Bonjour à tous,

Est-ce encore la peine de m'excuser ? Je ne crois pas.
Je le fais quand même, par respect pour vous, qui m'avez tant soutenue comme auteur.

Je vous avais fait part d'une grande épreuve que j'ai dû surmonter. Il se trouve qu'en relisant les chapitres précédents je leur ai trouvé comme un abominable goût de mauvais pressentiment. Je me suis crue plus forte que je n'étais, et il m'a fallu changer radicalement pour surmonter tout ça. Je suis sincèrement désolée d'avoir dû arrêter pendant ces longs mois, mais revenir sur cette fic était tout simplement au-delà de mes forces, et publier à nouveau me demande un gros effort, c'est pourquoi je vous prie de faire encore une fois preuve d'indulgence envers moi, comme vous l'avez toujours fait, comme je suis sûre que vous le ferez encore et toujours.

J'espère donc que, sans m'avoir attendue, vous viendrez me retrouver avec plaisir pour la suite et fin de Lis En Moi. Je pense finir cette fiction dans l'été. En ce qui concerne ce chapitre il est assez... pourri x) Mais pour une remise en route et un chapitre "récitatif" (pour les non-mélomanes, un récitatif, dans un opéra, c'est un passage qui fait avancer l'action, contrairement aux airs, qui eux, stoppent l'action et s'arrêtent sur l'état d'âme d'un personnage en particulier).

En tout cas, j'espère que cela vous plaira toujours autant, et que vous serez de retour avec moi pour cette belle aventure :)
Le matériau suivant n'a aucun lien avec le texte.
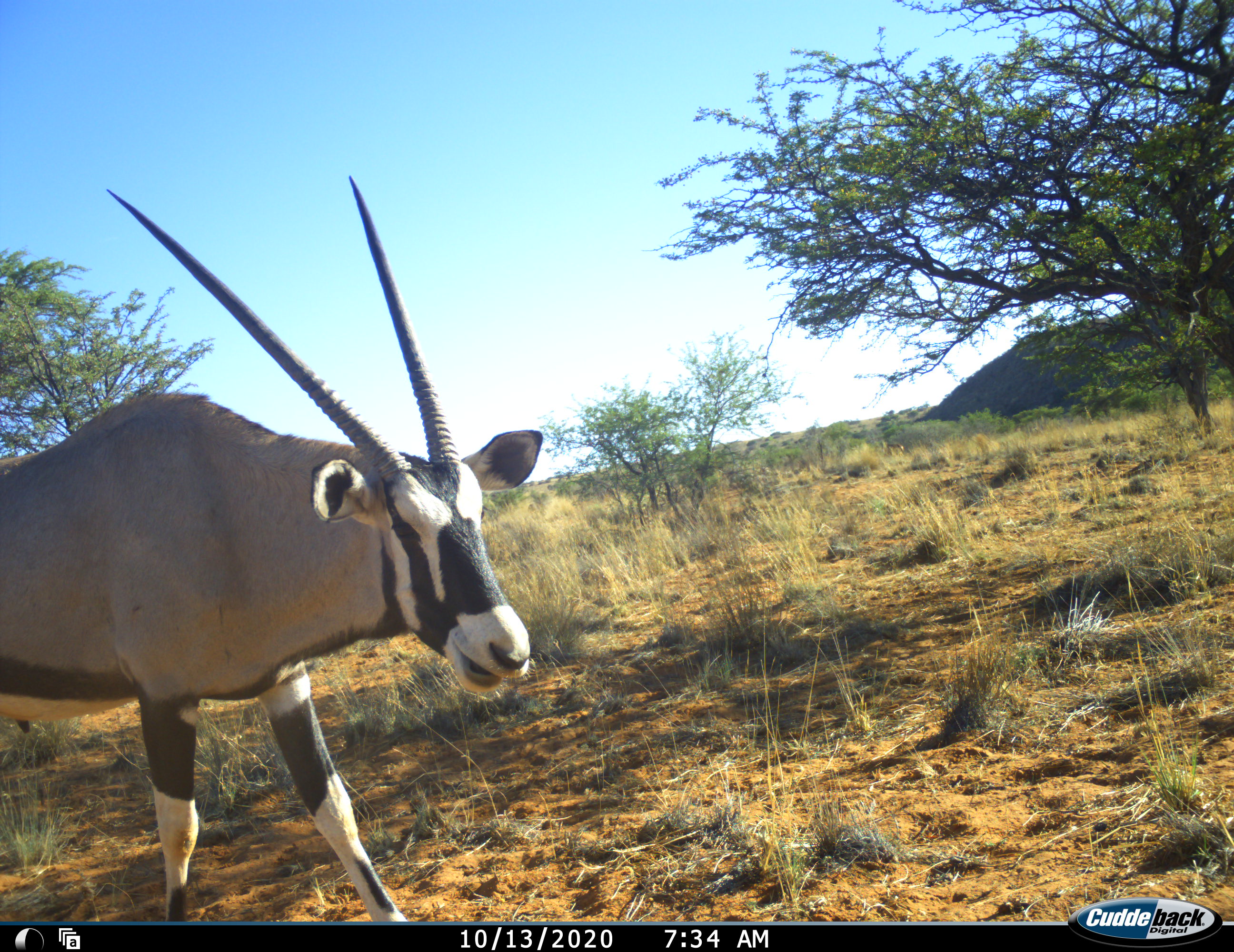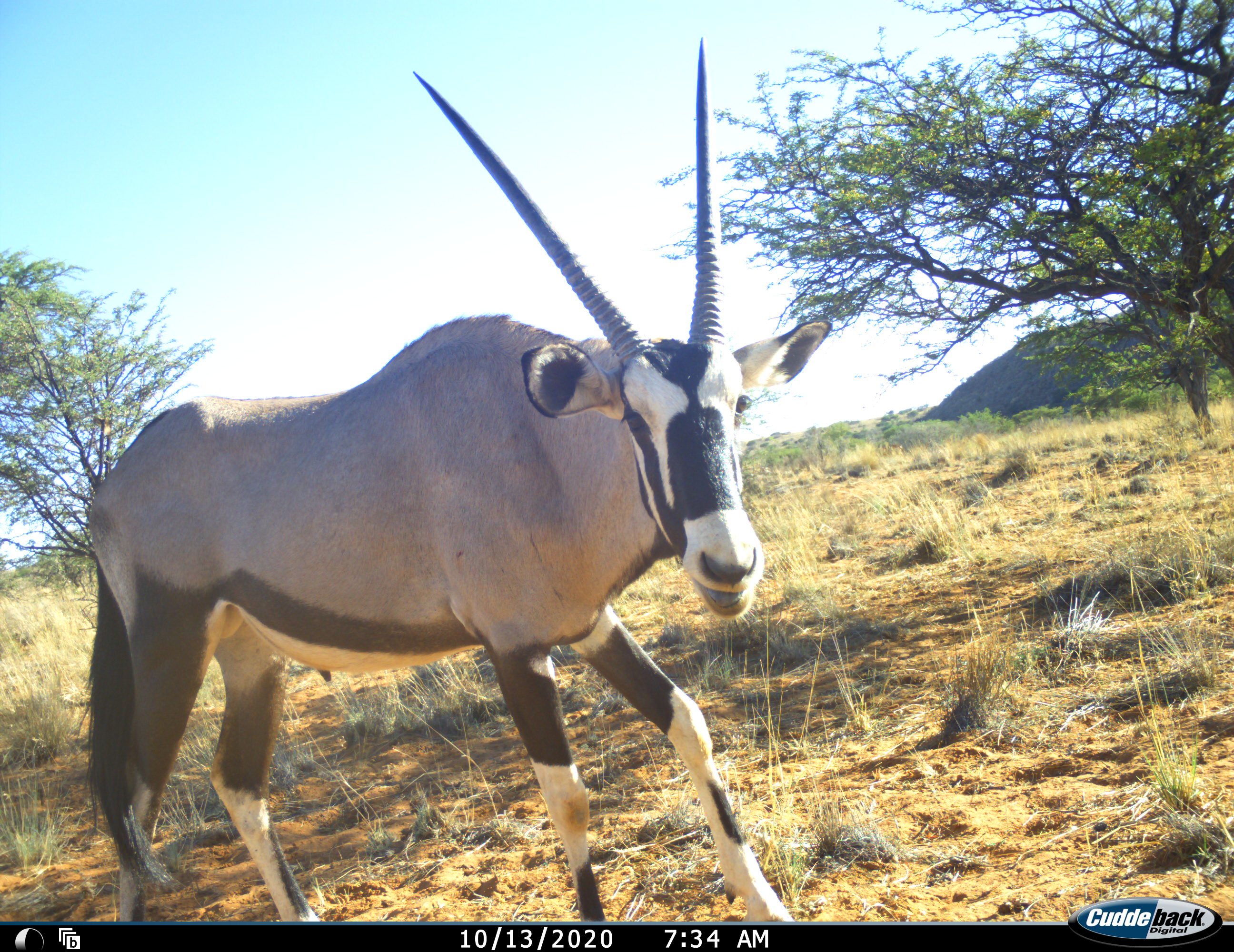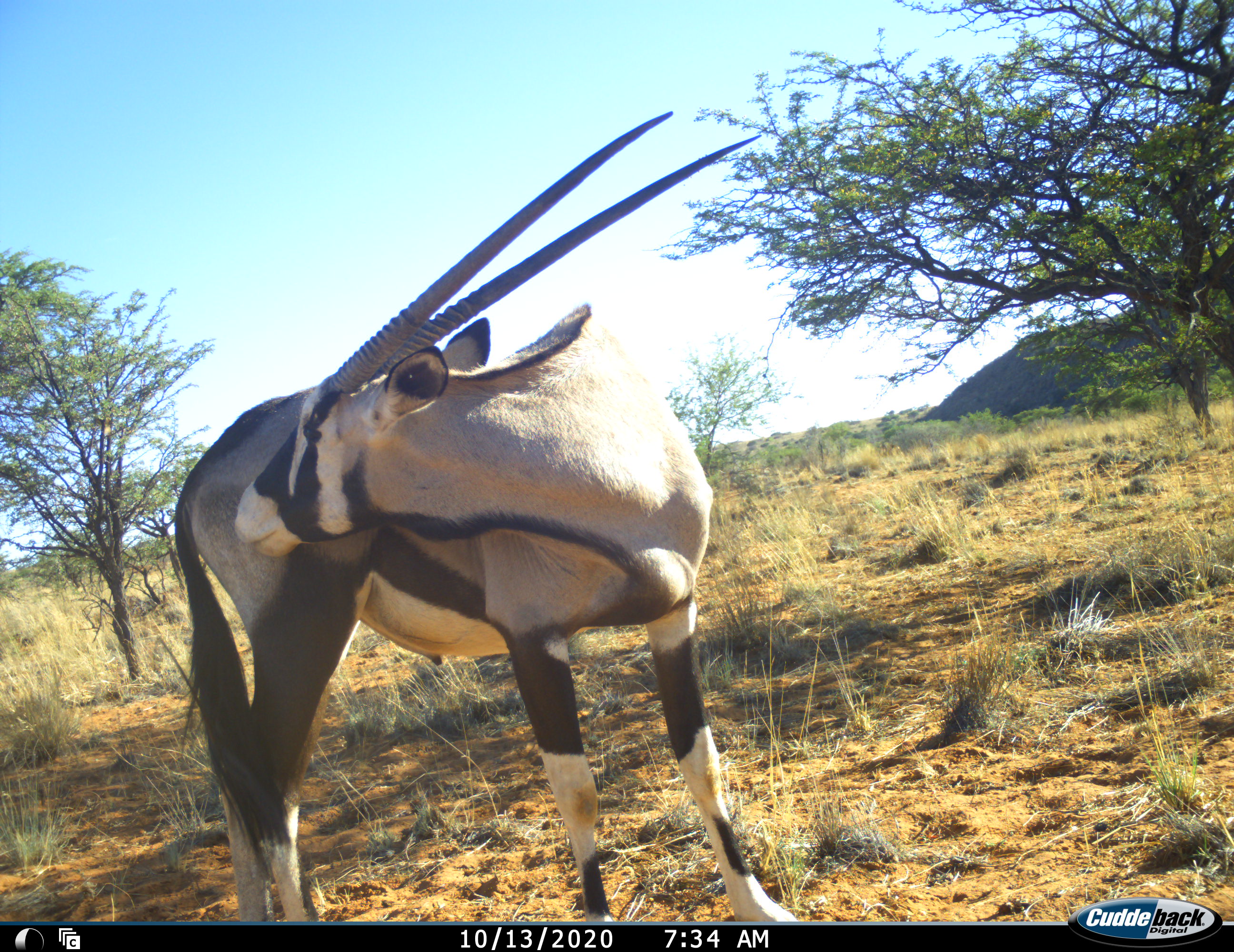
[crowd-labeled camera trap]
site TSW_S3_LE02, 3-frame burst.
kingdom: Animalia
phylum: Chordata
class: Mammalia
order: Artiodactyla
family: Bovidae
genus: Oryx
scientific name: Oryx gazella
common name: gemsbok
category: oryx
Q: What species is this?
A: Oryx (gemsbok) (Oryx gazella).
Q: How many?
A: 1.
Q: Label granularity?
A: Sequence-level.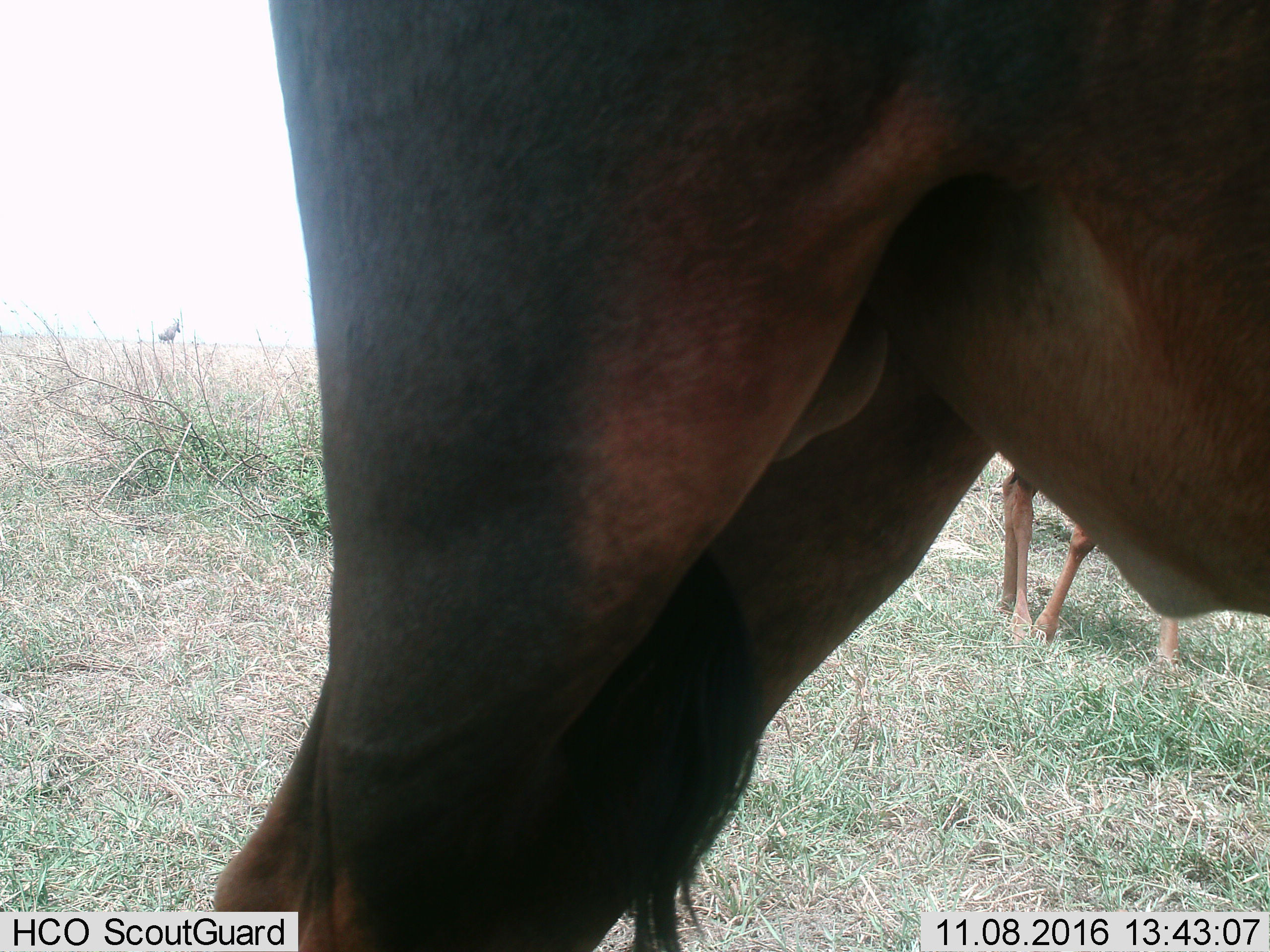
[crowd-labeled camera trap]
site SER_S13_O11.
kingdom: Animalia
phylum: Chordata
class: Mammalia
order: Artiodactyla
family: Bovidae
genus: Damaliscus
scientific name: Damaliscus lunatus jimela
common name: topi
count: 2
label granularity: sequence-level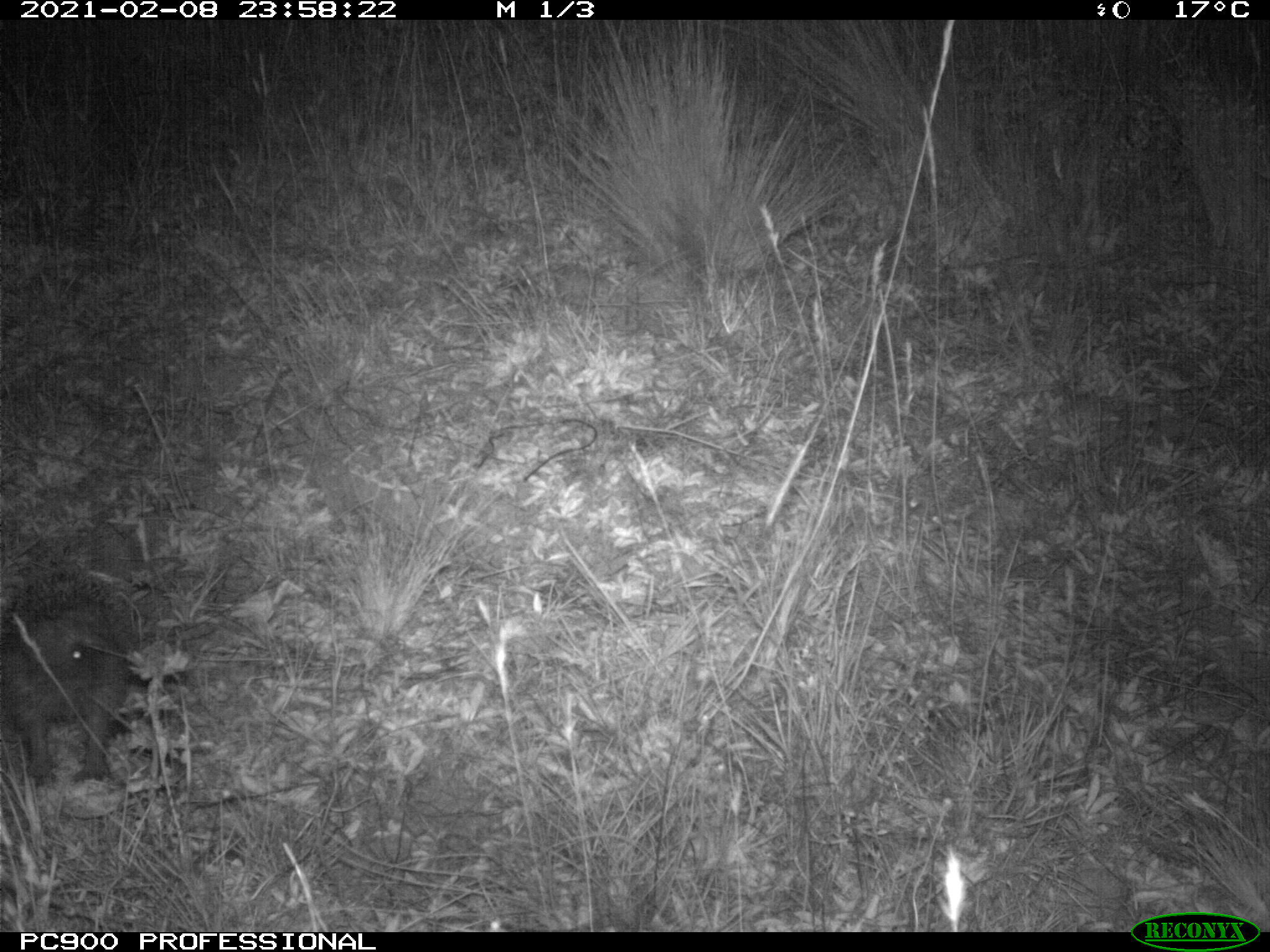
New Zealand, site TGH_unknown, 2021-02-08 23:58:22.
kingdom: Animalia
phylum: Chordata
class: Mammalia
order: Eulipotyphla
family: Erinaceidae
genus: Erinaceus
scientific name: Erinaceus europaeus europaeus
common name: european hedgehog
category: hedgehog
Hedgehog (european hedgehog) (Erinaceus europaeus europaeus).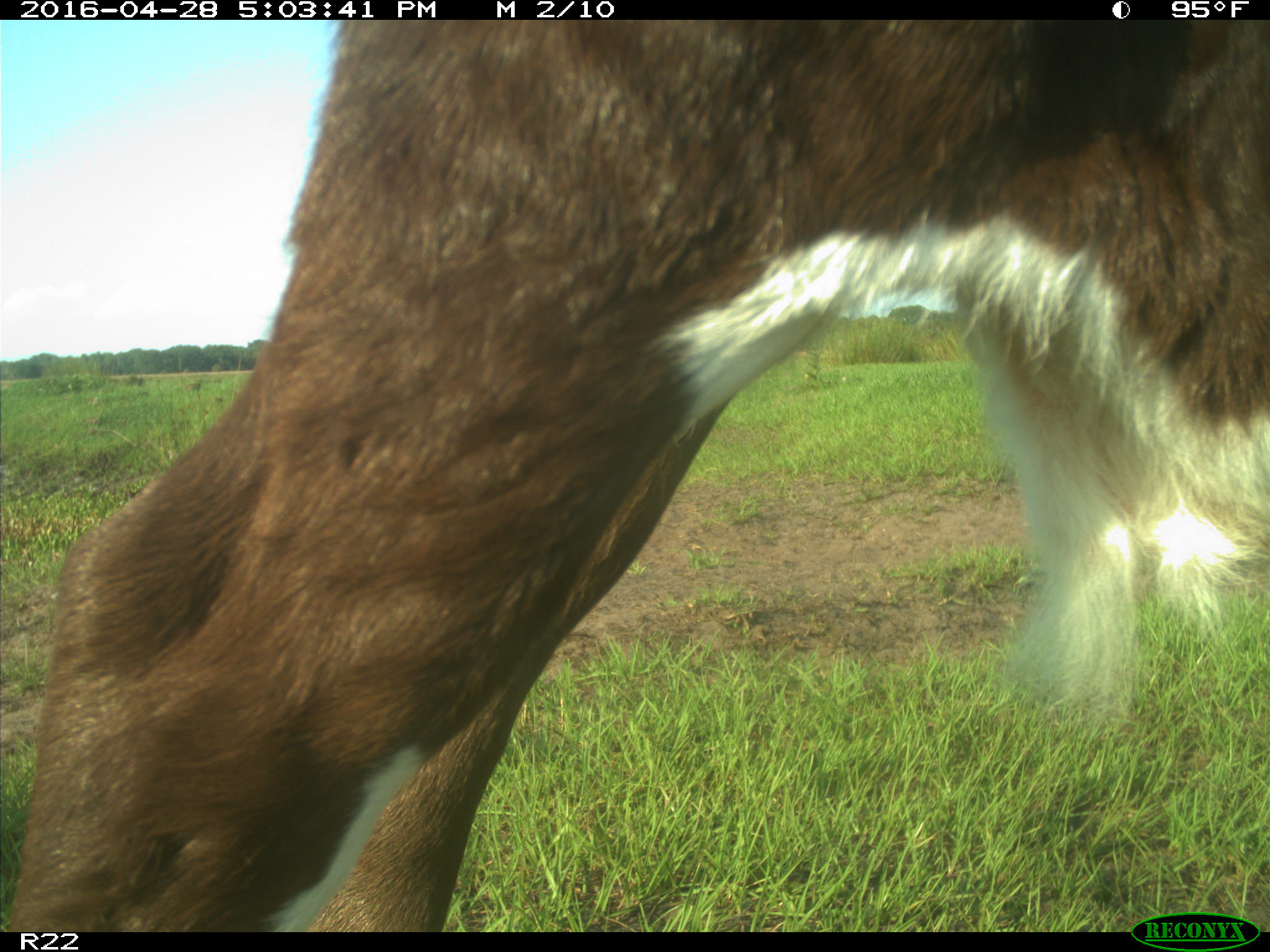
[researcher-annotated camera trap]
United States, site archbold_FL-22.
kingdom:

Je tiens encore une fois à vous remercier pour votre assiduité, malgré mes absences, et surtout pour tous les messages de soutien que j'ai reçus lors de mon "communiqué", qui m'ont prouvé que, bien au-delà d'une expérience littéraire, c'est une vraie aventure humaine que je vis, et que nous vivons tous ensemble, grâce à vous et à votre enthousiasme !
Je m'excuse de ne pas répondre individuellement à vos reviews, j'évite le plus possible de me replonger dans cette période... Je les ai cependant lues toujours avec le même plaisir, la même émotion, et la même reconnaissance, et je vous en remercie. Merci de votre compréhension.

Merci pour tout, car si sans moi mes récits n'existeraient pas, sans vous ils n'existeraient plus.

Bonne Lecture !

Ewilaaan

PS : Lire le chapitre précédent devrait amplement suffire à se remettre dans l'intrigue...

* x * x * x * x * x * x * x * x * x * x *

- Bonjour, je suis l'agent Delaunay, voici les agents Prentiss, Morgan, Jareau, le Docteur Reid et notre chef d'équipe Aaron Hotchner.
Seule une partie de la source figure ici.